A multiple-choice question is constructed so that only someone who has mastered the subject matter will select the correct answer; to that person, only one option will appear to be the correct answer. To
someone who lacks a firm grasp of the subject matter, all options may look plausible.

The exam is the end result of many test development activities that take place throughout a two-year period. Registered psychiatric nurses, clinicians and administrators from across Canada create and
evaluate the exam questions with assistance from ASI test consultants, who ensure that the RPNCE meets the Blueprint guidelines and specifications.

Each question on the exam is supported by two references. Most of these references have been published within the past five years. The purpose of the references is twofold: (1) to indicate that the correct answer within each question has authoritative support from at least two experts in the field and (2) to provide a source for further reading and review. Every attempt has been made to use references that are up-to-date, accessible and accepted within the nursing community.

Does each question have equal weight on the exam?

Each exam question has the same value: one mark. Your score on the exam is calculated as the number of questions that you answered correctly. In this process, each question is worth one, and only one mark.

Are there any questions that I MUST answer correctly to pass the exam?

The answer to this question is “no”. There are no critical questions that a candidate must answer correctly to receive a passing score on the RPNCE. Each exam question has the same value: one mark.

How is the pass mark for the exam set?

The pass mark is set in reference to the content and the difficulty of the test questions.

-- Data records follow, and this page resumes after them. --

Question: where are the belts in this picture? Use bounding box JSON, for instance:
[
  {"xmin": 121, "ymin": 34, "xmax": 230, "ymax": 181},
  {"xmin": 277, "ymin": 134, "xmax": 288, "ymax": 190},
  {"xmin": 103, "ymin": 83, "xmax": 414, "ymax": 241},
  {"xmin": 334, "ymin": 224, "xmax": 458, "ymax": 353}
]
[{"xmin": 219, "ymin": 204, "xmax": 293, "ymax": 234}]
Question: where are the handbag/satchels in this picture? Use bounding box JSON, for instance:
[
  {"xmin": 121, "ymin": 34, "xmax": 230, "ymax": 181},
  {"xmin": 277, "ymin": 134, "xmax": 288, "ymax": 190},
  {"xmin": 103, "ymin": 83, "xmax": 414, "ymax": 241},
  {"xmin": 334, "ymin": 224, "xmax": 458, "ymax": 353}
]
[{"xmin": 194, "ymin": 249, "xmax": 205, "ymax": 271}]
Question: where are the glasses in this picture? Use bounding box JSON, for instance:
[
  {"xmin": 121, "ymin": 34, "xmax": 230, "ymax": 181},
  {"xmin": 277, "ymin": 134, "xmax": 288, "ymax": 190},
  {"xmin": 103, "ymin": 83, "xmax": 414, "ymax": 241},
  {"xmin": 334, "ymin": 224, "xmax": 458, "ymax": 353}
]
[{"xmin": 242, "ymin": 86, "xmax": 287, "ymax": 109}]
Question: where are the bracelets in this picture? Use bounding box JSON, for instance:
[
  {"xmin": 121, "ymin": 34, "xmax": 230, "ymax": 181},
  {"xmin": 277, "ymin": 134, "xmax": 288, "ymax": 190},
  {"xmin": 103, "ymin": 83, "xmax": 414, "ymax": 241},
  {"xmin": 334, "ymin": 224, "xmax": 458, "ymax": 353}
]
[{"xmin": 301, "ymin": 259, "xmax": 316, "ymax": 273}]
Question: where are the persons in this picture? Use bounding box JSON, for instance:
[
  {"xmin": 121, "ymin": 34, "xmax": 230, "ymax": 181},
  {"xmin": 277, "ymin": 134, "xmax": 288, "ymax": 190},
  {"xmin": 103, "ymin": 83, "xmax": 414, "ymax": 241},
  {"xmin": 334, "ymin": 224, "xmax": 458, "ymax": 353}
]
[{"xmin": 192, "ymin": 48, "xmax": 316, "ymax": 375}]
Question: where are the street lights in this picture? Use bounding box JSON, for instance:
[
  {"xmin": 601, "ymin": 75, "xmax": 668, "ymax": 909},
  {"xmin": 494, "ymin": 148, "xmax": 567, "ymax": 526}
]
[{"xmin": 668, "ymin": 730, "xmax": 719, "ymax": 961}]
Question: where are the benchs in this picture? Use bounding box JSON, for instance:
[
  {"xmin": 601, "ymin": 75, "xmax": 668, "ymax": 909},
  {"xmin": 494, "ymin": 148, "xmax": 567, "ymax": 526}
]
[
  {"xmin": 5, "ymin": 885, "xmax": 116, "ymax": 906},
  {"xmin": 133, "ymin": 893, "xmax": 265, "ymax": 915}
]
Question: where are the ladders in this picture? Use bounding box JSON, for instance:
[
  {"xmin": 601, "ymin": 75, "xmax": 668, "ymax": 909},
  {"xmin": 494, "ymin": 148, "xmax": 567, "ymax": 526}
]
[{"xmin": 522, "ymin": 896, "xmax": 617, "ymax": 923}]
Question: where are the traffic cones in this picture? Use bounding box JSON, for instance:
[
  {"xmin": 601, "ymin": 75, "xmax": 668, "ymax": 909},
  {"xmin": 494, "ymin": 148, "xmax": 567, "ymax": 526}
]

The pass mark is NOT set using a norm-referenced approach such as “bell curving”. The pass mark is set by a panel of
content experts from across Canada. These content experts work closely with entry-level Registered Psychiatric Nurses, and include educators, experienced practitioners and administrators. The pass mark is set at a level that represents the performance expected of a competent entry-level psychiatric nurse.

The panel of content experts reviews each exam question and produces ratings based on a common understanding of a competent entry-level practical nurse. In addition to these ratings, a variety of relevant data (for example, information on the preparation of new graduates, data on results from previously administered exam) are carefully considered to ensure that the pass mark that candidates must achieve on the exam is valid and fair. Based on this information, an appropriate pass mark is set. Also, to ensure fairness, the different versions of the exam are equated so that all candidates have to meet the same standard regardless of the version of the exam.

For each form of the RPNCE, the pass mark is the same across writing centres and across the four western provinces.